In both cases, property owners can start the ball rolling by circulating a petition. If 15 percent of property owners within the proposed district sign petitions within six months, the Historic Landmark Commission and the Planning Commission write reports and hold hearings. Ballots would then be mailed to all property owners of record, who would have 30 days to vote for or against the district. If a simple majority supports designation, then a simple majority vote of the City Council could create it. If less than a simple majority of property owners favors a district, then a two-thirds vote of the City Council would be required to create a district.
As you can see, this is not a pure democracy. The City Council could create a district even if a majority of property owners voted against it. But zoning by referendum is not a good idea, either, because sometimes the public interest should trump the wishes of property owners.
A petition to designate a district also could be started by the mayor or by a majority of the City Council, but the same signature and voting processes for property owners would apply.
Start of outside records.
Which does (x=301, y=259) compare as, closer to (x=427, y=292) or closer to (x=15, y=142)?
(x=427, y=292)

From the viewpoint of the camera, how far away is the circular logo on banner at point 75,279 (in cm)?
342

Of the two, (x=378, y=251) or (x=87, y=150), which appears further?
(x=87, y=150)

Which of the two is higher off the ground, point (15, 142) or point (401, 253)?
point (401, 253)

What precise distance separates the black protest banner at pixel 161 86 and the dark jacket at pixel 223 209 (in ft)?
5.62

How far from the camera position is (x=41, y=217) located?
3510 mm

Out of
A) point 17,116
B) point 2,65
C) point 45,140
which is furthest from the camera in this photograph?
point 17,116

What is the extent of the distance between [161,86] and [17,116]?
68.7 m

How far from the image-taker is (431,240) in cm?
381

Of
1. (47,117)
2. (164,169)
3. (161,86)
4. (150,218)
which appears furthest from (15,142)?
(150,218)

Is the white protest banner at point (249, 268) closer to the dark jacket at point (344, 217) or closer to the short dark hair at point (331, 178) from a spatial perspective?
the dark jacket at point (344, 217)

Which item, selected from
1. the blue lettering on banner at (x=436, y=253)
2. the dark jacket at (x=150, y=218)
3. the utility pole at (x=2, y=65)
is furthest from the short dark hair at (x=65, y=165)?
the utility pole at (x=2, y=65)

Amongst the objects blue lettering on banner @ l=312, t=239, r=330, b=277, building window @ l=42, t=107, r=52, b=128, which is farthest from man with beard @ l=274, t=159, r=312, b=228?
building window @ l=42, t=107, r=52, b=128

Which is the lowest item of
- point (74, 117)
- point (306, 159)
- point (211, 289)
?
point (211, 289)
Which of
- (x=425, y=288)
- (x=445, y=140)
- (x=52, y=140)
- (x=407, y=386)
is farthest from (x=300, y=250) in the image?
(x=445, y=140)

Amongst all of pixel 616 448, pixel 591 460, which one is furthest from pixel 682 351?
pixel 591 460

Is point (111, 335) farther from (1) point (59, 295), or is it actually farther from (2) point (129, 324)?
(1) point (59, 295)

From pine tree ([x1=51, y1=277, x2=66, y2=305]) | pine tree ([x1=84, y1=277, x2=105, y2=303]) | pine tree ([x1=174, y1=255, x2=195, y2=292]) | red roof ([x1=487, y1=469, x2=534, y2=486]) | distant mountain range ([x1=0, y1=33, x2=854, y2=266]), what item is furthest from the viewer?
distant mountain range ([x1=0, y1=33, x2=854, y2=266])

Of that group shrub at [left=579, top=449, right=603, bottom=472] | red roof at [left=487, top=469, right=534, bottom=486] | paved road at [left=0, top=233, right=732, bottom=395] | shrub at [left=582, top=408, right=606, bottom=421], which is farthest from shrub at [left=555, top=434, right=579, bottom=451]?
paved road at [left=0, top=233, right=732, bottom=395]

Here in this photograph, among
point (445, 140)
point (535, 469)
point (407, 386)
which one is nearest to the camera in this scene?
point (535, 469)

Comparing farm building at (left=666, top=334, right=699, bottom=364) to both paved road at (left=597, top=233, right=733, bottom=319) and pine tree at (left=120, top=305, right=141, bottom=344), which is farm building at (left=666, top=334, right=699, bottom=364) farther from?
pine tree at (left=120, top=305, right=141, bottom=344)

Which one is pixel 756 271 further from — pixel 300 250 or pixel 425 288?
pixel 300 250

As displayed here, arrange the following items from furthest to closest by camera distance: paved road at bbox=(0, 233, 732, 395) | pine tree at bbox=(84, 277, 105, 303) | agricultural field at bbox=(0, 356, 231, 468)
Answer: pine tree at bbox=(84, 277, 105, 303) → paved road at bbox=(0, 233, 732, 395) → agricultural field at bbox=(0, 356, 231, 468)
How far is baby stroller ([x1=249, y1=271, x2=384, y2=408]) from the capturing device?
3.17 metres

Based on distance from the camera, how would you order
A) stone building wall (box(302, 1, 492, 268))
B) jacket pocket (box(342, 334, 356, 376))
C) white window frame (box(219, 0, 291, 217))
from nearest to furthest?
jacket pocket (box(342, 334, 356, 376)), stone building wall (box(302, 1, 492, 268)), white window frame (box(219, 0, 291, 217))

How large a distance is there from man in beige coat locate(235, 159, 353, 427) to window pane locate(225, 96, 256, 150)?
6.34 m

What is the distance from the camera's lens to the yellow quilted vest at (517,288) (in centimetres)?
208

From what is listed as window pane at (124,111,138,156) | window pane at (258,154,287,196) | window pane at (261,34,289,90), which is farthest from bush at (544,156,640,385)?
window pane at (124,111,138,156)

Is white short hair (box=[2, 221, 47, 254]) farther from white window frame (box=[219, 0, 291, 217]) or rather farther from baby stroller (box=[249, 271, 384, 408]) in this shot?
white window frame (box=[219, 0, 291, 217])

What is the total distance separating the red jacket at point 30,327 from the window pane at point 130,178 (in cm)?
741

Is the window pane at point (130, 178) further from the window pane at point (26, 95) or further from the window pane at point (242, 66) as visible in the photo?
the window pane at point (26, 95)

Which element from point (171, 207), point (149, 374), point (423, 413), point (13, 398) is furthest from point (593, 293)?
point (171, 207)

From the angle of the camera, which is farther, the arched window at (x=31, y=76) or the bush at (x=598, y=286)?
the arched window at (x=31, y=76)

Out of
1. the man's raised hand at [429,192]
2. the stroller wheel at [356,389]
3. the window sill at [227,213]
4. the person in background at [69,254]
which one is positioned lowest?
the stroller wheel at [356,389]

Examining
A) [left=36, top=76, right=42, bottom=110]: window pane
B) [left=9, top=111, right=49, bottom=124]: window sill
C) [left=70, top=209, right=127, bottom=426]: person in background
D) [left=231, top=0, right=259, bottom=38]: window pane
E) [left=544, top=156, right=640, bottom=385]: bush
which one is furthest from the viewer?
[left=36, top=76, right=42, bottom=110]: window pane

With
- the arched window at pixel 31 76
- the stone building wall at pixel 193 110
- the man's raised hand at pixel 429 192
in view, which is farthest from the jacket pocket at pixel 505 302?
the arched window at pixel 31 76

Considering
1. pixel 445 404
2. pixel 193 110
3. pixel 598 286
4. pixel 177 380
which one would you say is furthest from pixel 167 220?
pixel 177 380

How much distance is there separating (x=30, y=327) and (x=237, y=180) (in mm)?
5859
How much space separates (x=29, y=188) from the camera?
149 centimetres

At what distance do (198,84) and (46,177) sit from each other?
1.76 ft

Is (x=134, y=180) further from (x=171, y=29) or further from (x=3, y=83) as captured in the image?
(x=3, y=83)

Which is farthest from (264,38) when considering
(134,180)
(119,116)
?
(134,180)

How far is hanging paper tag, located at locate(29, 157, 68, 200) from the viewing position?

Lots of communities with established neighborhoods struggle with this issue: how to balance the concerns of property owners and neighborhood residents? This new process seems to put the onus on the voters who have an interest in each neighborhood; if they have a strong opinion about a historic district, they have time to vote. And it seems like the process recognizes the potential for another common issue that arises in communities: how to get enough people to participate in order to reach a consensus? The threshold for moving a petition to the City Council only requires 15% of property owners to be involved and later, the Council can approve a historic district with less neighborhood involvement.
I would be interested to see how well this new procedure fares. These sorts of cases between communal and personal interests are not easy to sort out, particularly when the potential large teardown McMansions are involved. Neighborhoods do change over time but local residents who bought into or who are used to a particular atmosphere or character can be quite resistant.